Пол Андерсон - Фантастическая сага
— Хочу предупредить тебя кое о чем, хоть и сомневаюсь, что это может повлиять на предначертанное Норнами. Кто был твой отец, Скафлок?
— Не знаю, государь. Прежде я не задавался этим вопросом. Но можно спросить у Имрика…
— Не делай этого. Передай лучше Имрику, чтобы никому не раскрывал ведомого ему, особенно тебе. Ибо ужасен будет тот день, когда узнаешь ты тайну своего рождения, то, что сулит тебе это знание, страшно отзовется на судьбах всего мира.
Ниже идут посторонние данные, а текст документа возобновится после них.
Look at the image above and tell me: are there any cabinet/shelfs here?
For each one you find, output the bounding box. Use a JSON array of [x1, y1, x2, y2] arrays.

Он мотнул головой, давая смертному понять, что тот может идти. Скафлок не заставил себя долго упрашивать: поспешно ретировавшись, он оставил добытую косулю Тюру, в благодарность за совет. Но, стремительно летя на волшебных лыжах к дому, слушая свист рассекаемого его собственным неудержно стремящимся вперед телом воздуха, он задумался о том, была ли истина в словах небесного воителя. Кто он, Скафлок, такой? Каковы его корни? Его охватило мучительное желание получить ответы на эти вопросы. Скафлоку вдруг показалось, что стоящая вокруг ночная тьма кишмя кишит демонами.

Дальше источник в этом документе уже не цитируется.